Ada tiga golongan yang sudah pasti akan ditolong Allah, yaitu: (1) Orang yang menikah dengan maksud untuk menjaga kehormatan diri, (2) seorang hamba mukatab yang berniat akan menunaikan, dan (3) seorang yang berperang di jalan Allah” (Riwayat Ahmad, Nasa’i, Tarmizi, Ibnu Majah dan al-Hakim).


Lalu, apa lagi masalahmu?


Mungkin ada yang pernah mengalami siatuasi begini, ketika seorang Ayah menyampaikan  potongan ayat Alqur’an tentang pernikahan, surat Ar.Ruum ayat 21 yang berbunyi: “litaskunuu ilaiha atau supaya kamu cenderung dan merasa tenteram kepadanya”, sontak si anak berkata “bagaimana aku bisa tentram jika sebelum menikah saja tidak ada rasa tentram atau sakinah dengan si calon pasangan?”

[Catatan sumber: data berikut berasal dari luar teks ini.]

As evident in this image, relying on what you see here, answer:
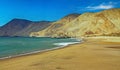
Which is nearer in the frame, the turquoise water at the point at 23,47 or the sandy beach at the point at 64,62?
the sandy beach at the point at 64,62

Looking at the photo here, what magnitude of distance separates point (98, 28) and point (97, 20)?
815 centimetres

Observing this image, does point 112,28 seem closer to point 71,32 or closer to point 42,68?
point 71,32

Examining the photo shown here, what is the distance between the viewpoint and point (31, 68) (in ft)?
35.8

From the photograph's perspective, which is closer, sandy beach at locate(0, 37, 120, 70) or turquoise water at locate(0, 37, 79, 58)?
sandy beach at locate(0, 37, 120, 70)

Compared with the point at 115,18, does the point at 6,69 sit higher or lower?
lower

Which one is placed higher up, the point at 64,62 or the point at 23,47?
the point at 23,47

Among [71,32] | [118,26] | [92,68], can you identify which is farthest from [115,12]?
[92,68]

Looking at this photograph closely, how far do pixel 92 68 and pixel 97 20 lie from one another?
499ft

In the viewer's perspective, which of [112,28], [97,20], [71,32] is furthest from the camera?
[71,32]

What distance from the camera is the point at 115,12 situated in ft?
586

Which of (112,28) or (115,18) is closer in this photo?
(112,28)

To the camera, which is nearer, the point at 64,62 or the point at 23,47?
the point at 64,62

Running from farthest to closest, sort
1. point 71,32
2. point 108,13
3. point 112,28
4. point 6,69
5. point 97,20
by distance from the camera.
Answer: point 71,32, point 108,13, point 97,20, point 112,28, point 6,69

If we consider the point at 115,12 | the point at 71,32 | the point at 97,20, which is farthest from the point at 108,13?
the point at 71,32
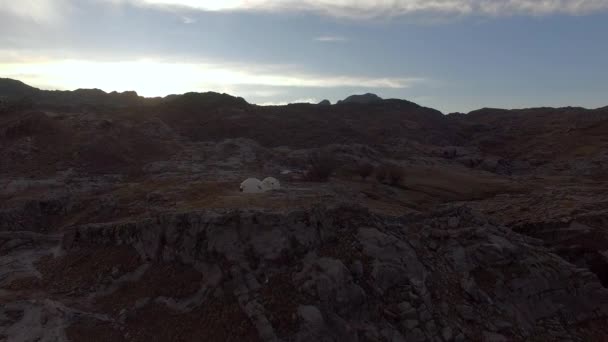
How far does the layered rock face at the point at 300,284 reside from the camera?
945 centimetres

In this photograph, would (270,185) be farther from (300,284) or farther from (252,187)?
(300,284)

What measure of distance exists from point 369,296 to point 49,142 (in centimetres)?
2266

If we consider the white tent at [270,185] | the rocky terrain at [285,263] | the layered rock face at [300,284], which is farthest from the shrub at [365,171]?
the layered rock face at [300,284]

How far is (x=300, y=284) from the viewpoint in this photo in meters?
9.72

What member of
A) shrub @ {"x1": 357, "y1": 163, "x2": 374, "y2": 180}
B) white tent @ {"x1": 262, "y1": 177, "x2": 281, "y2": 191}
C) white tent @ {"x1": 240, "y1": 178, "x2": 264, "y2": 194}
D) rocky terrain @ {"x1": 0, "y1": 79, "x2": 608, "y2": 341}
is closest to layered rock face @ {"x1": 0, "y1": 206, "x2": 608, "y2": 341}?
rocky terrain @ {"x1": 0, "y1": 79, "x2": 608, "y2": 341}

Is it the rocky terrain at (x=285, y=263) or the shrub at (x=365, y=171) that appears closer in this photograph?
the rocky terrain at (x=285, y=263)

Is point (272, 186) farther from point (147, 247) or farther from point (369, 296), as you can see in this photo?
point (369, 296)

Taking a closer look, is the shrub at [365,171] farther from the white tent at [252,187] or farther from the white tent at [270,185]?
the white tent at [252,187]

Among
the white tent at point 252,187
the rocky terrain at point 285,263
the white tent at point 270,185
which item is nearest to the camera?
the rocky terrain at point 285,263

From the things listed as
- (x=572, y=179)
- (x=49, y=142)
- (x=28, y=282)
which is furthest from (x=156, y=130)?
(x=572, y=179)

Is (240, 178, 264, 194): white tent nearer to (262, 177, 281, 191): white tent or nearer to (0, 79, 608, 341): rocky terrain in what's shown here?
(262, 177, 281, 191): white tent

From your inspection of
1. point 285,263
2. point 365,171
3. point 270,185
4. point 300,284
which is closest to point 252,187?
point 270,185

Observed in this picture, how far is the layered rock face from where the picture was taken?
9.45 meters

Tahukah bahwa perkataan si anak adalah titik kesalahan? Ayat itu menjelaskan tentang tujuan pernikahan, bukan panduan menuju pernikahan. Ayat itu menyebut kata ‘istri’ dahulu kemudian menggandengnya dengan rasa tentram lagi kasih sayang, bukan calon istri atau sebaliknya. Jadi, kunci menggapai sakinah itu apa? Akadlah jawabannya.



“Dan diantara tanda-tanda kekuasaanNya ialah Dia menciptakan untukmu isteri-isteri dari jenismu sendiri, supaya kamu cenderung dan merasa tenteram kepadanya, dan dijadikanNya diantaramu rasa kasih dan sayang. Sesungguhnya pada yang demikian itu benar-benar terdapat tanda-tanda bagi kaum yang berpikir.” (QS. Ar. Ruum (30):21).

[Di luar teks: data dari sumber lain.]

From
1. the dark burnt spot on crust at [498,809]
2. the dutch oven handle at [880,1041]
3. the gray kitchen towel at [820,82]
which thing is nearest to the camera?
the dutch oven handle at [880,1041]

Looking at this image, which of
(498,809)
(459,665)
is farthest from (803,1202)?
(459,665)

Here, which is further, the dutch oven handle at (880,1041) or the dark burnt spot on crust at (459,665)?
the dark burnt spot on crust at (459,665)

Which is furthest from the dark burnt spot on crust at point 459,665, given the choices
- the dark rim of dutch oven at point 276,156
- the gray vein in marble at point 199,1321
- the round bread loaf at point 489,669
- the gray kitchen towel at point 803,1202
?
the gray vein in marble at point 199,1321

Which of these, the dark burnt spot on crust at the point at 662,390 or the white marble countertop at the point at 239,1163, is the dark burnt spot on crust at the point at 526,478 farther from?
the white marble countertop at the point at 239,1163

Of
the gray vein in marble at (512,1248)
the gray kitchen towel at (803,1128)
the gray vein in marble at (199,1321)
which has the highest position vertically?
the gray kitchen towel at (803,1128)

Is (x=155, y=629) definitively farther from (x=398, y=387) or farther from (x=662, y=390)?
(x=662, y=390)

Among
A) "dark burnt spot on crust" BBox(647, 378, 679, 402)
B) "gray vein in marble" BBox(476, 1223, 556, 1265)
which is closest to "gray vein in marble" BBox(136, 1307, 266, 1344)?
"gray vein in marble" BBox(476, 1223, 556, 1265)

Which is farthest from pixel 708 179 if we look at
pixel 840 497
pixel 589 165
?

Kemudian, apa lagi gundahmu?


Sahabat fillah, bakar habis ragu itu. Mari mulai meyakini kuasaNya. In sha Allah, keridhoanmu menuju pernikahan akan tiba pada saat yang paling tepat. Saat engkau benar-benar siap dihadapanNya untuk mengemban ikatan yang disebut di dalam Al-qur’an sebagai “mitsaqan ghaliza” atau perjanjian yang amat kukuh (QS An-Nisa 4:21). Seberat dan sekokoh apakah ikatan pernikahan? Semoga penulis masih diberi kesempatan untuk membahasnya di lain waktu.


Wahai para pecinta, ridha memang belum pasti cinta namun kekuatannya melebihi kekuatan cinta, karena ridha datang dari hati tulusmu bukan dari hawa nafsumu. Sebab keagungan cinta bermula dari keikhalasan ridha, bukan yang lainnya.


Dan kamu bisa temukan cinta dalam ridhamu dan ridhaNya, namun kamu belum tentu bisa temukan ridhamu dan ridhaNya dalam cinta. Jadi, cinta atau ridha yang kamu pilih?